• [Text block]
========================================================================
Bayesian parameter reconstruction using Bayesian optimization

Driver:

BayesianReconstruction

Download script:

bayesian_reconstruction.py

The target of the study is to showcase the solution of a Bayesian parameter reconstruction problembased on a set ot measurements \(\mathbf{t} \in \mathbb{R}^K\).

We assume that the measurement process can be accurately modeled by a function \(\mathbf{f}(\mathbf{b}) \in \mathbb{R}^K\). As an example we consider the MGH17 problem which consists of fitting a vectorial model \(\mathbf{f}(\mathbf{b}) \in \mathbb{R}^{33}\) with

\[f_i(\mathbf{b}) = b_1 + b_2 \exp(-i \cdot b_4) + b_3 \exp(-i \cdot b_5),\, i = 0, \dots, 32\]

to a measurement vector with \(K = 33\) entries.
========================================================================
• [Dataset extract]
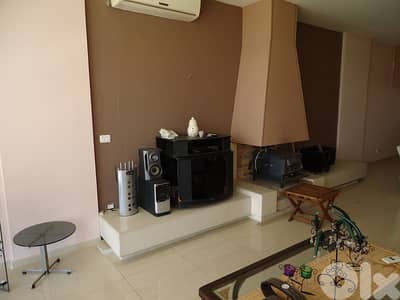 Duplex for rent in Fanar دوبليكس للايجار في فنار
========================================================================
• [Exercise]
Transcribe the passage on Bayesian parameter reconstruction from "The target of" up to and including "with \(K = 33\) entries.".

• [Reply to the exercise]
The target of the study is to showcase the solution of a Bayesian parameter reconstruction problembased on a set ot measurements \(\mathbf{t} \in \mathbb{R}^K\).

We assume that the measurement process can be accurately modeled by a function \(\mathbf{f}(\mathbf{b}) \in \mathbb{R}^K\). As an example we consider the MGH17 problem which consists of fitting a vectorial model \(\mathbf{f}(\mathbf{b}) \in \mathbb{R}^{33}\) with

\[f_i(\mathbf{b}) = b_1 + b_2 \exp(-i \cdot b_4) + b_3 \exp(-i \cdot b_5),\, i = 0, \dots, 32\]

to a measurement vector with \(K = 33\) entries.